*Collected data entries:*
[Start of section]

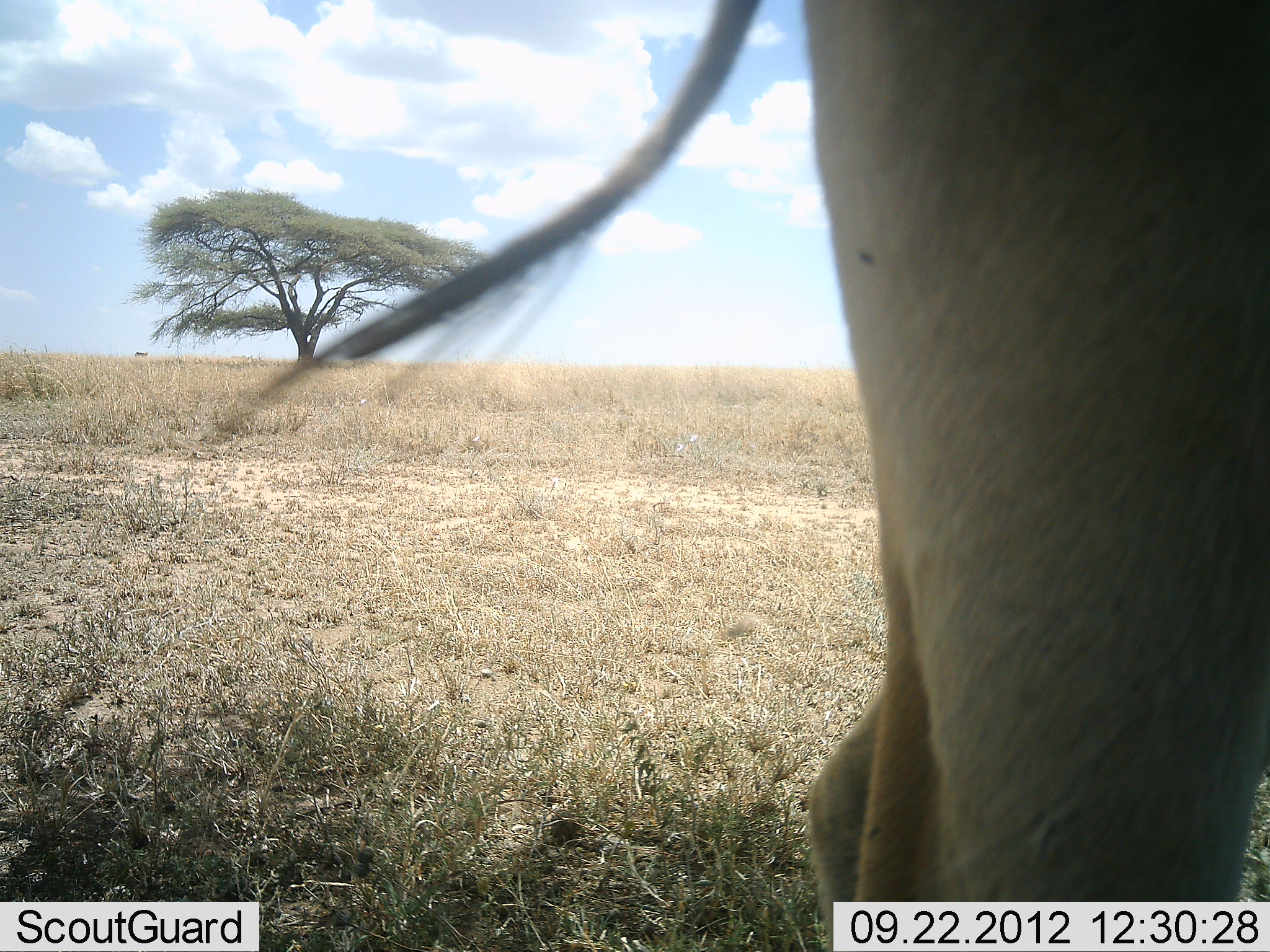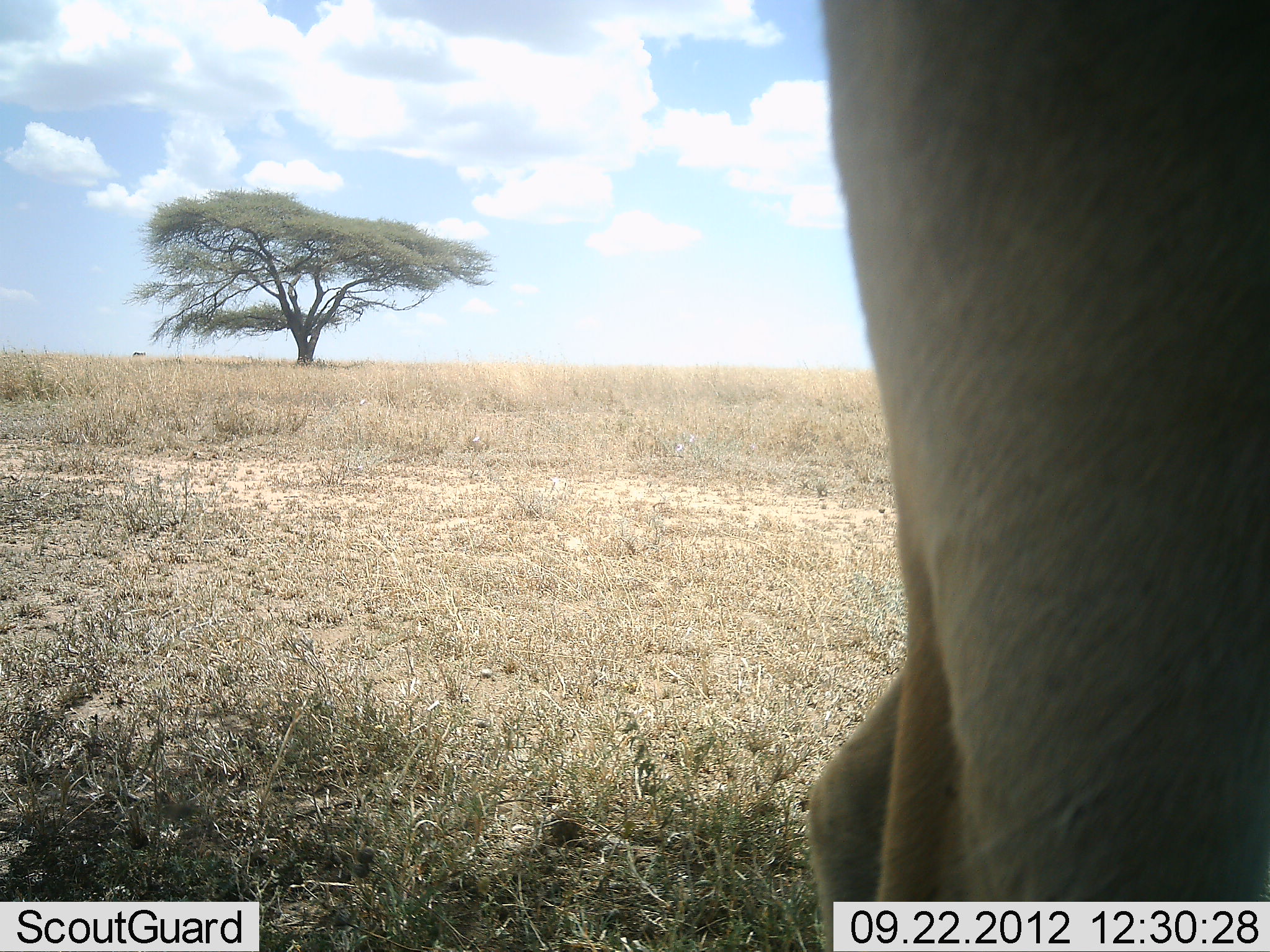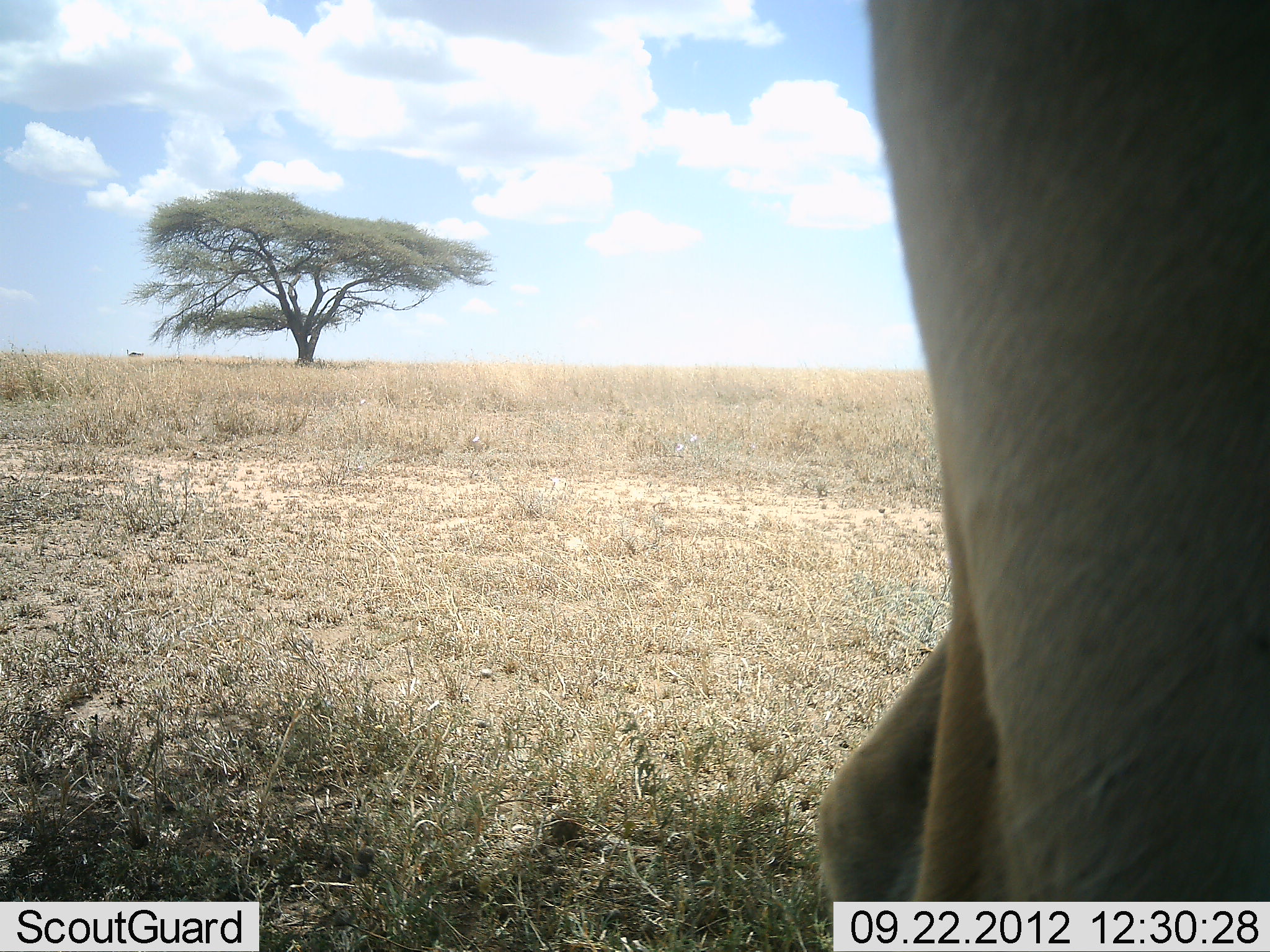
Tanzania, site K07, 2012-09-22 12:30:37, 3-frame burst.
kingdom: Animalia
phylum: Chordata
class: Mammalia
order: Artiodactyla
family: Bovidae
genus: Alcelaphus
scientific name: Alcelaphus buselaphus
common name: hartebeest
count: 1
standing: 90%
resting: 0%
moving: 10%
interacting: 0%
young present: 0%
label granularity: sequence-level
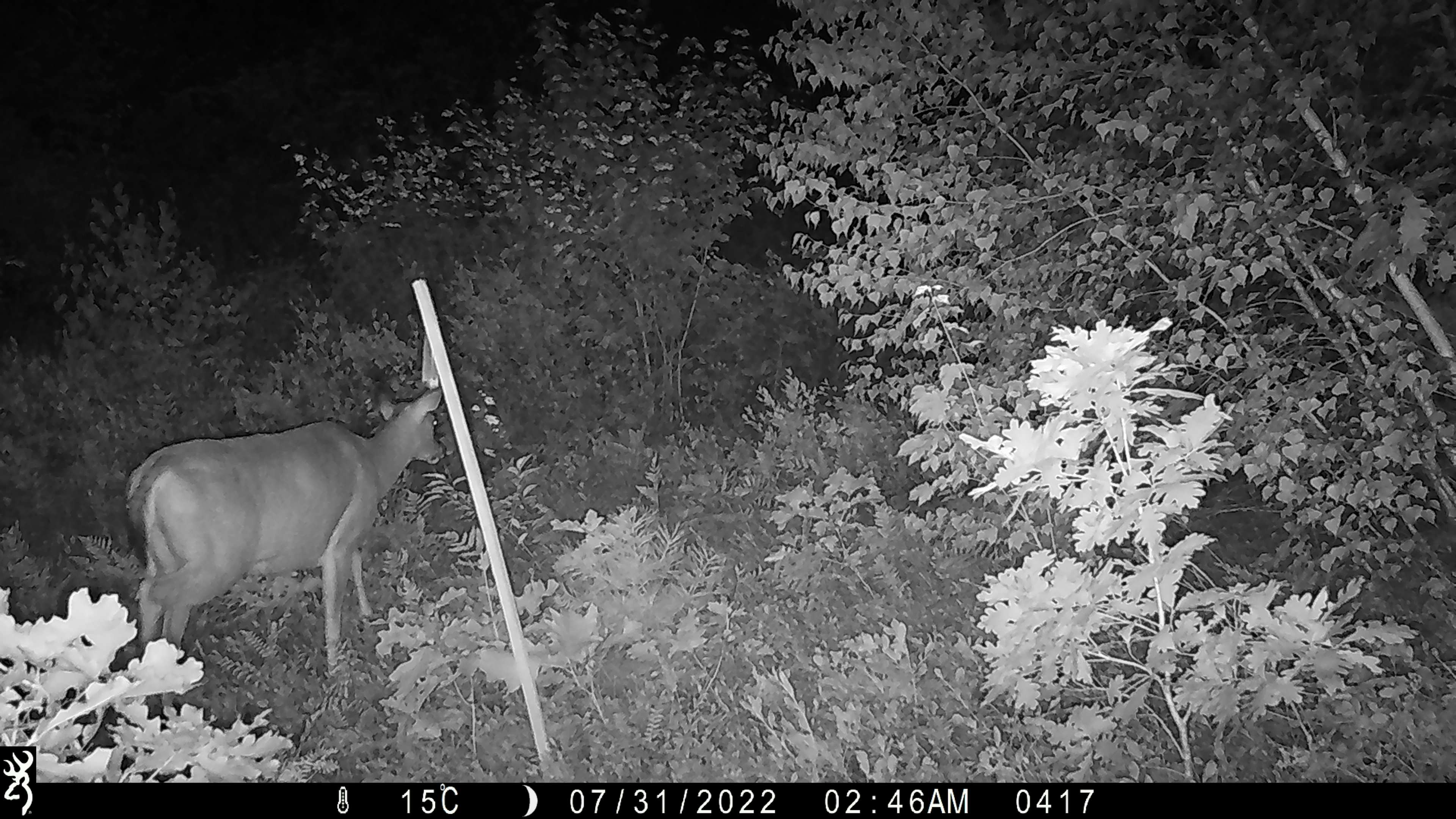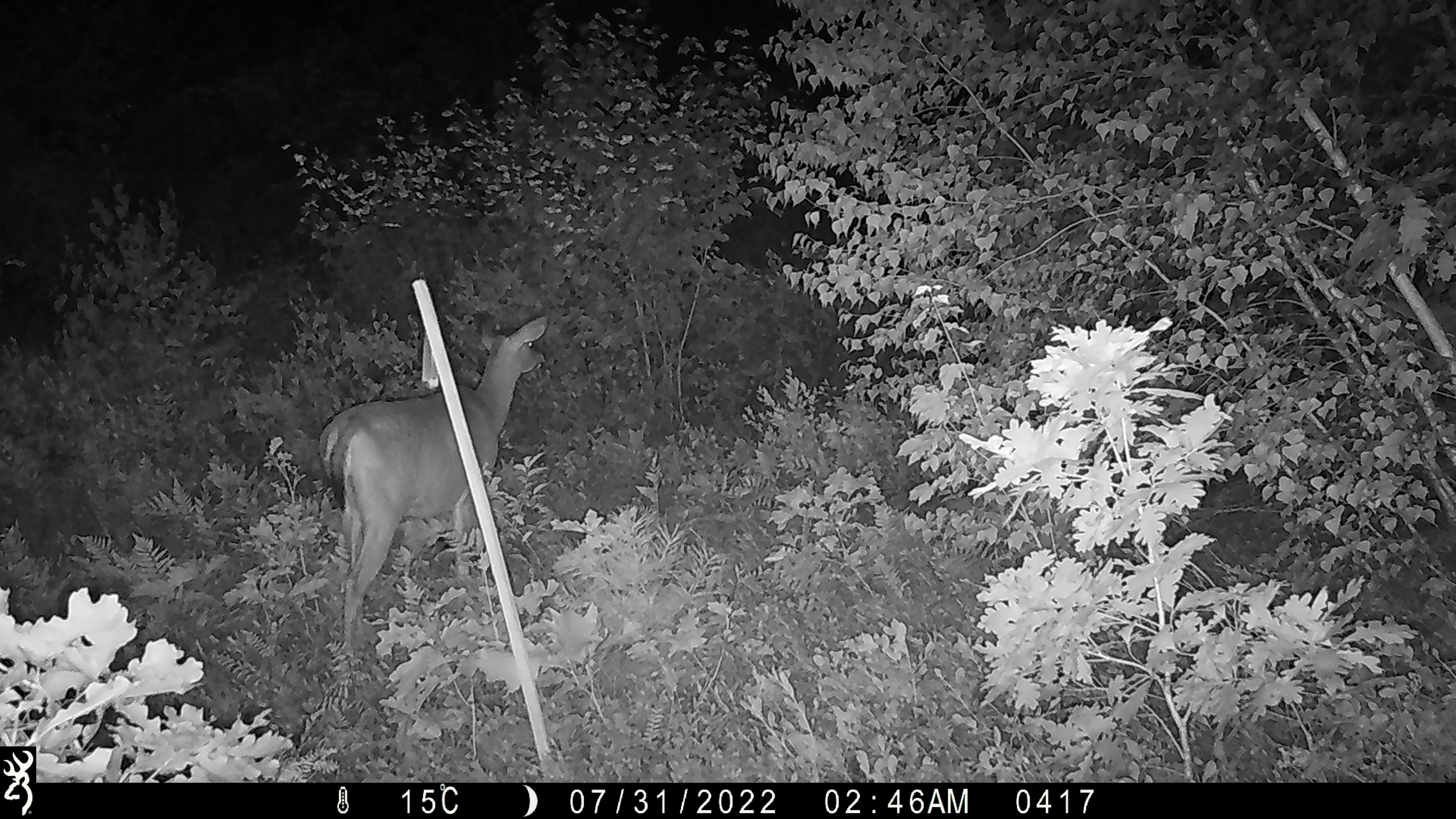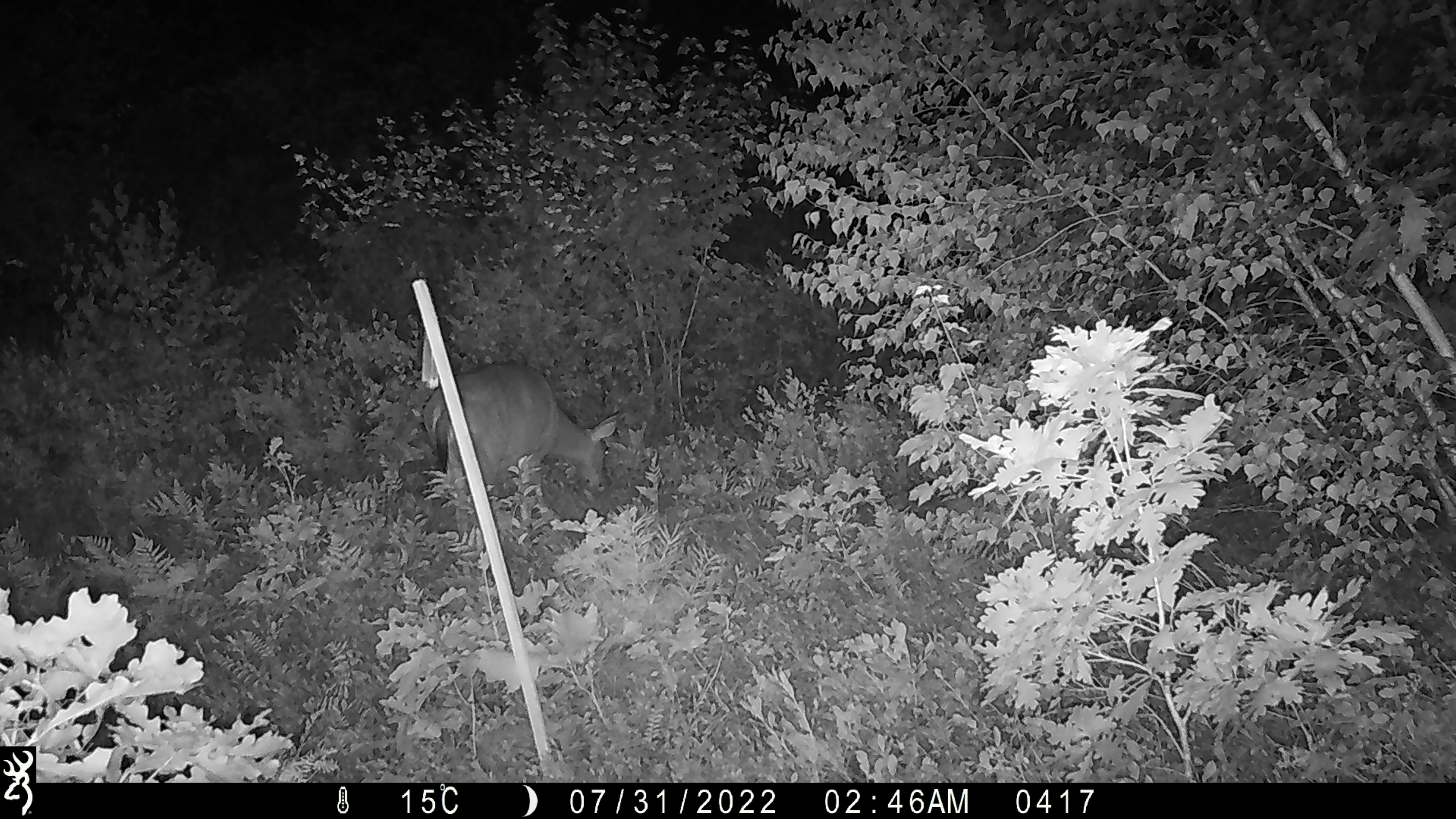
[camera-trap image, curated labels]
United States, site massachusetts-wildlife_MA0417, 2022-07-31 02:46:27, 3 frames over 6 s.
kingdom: Animalia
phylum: Chordata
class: Mammalia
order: Artiodactyla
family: Cervidae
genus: Odocoileus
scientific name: Odocoileus virginianus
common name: white-tailed deer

[End of section]

*REQUIREMENT:*
When copying the records, reproduce every entry exactly and omit all pictures.

*ANSWER SECTION:*
Tanzania, site K07, 2012-09-22 12:30:37, 3-frame burst.
kingdom: Animalia
phylum: Chordata
class: Mammalia
order: Artiodactyla
family: Bovidae
genus: Alcelaphus
scientific name: Alcelaphus buselaphus
common name: hartebeest
count: 1
standing: 90%
resting: 0%
moving: 10%
interacting: 0%
young present: 0%
label granularity: sequence-level
[camera-trap image, curated labels]
United States, site massachusetts-wildlife_MA0417, 2022-07-31 02:46:27, 3 frames over 6 s.
kingdom: Animalia
phylum: Chordata
class: Mammalia
order: Artiodactyla
family: Cervidae
genus: Odocoileus
scientific name: Odocoileus virginianus
common name: white-tailed deer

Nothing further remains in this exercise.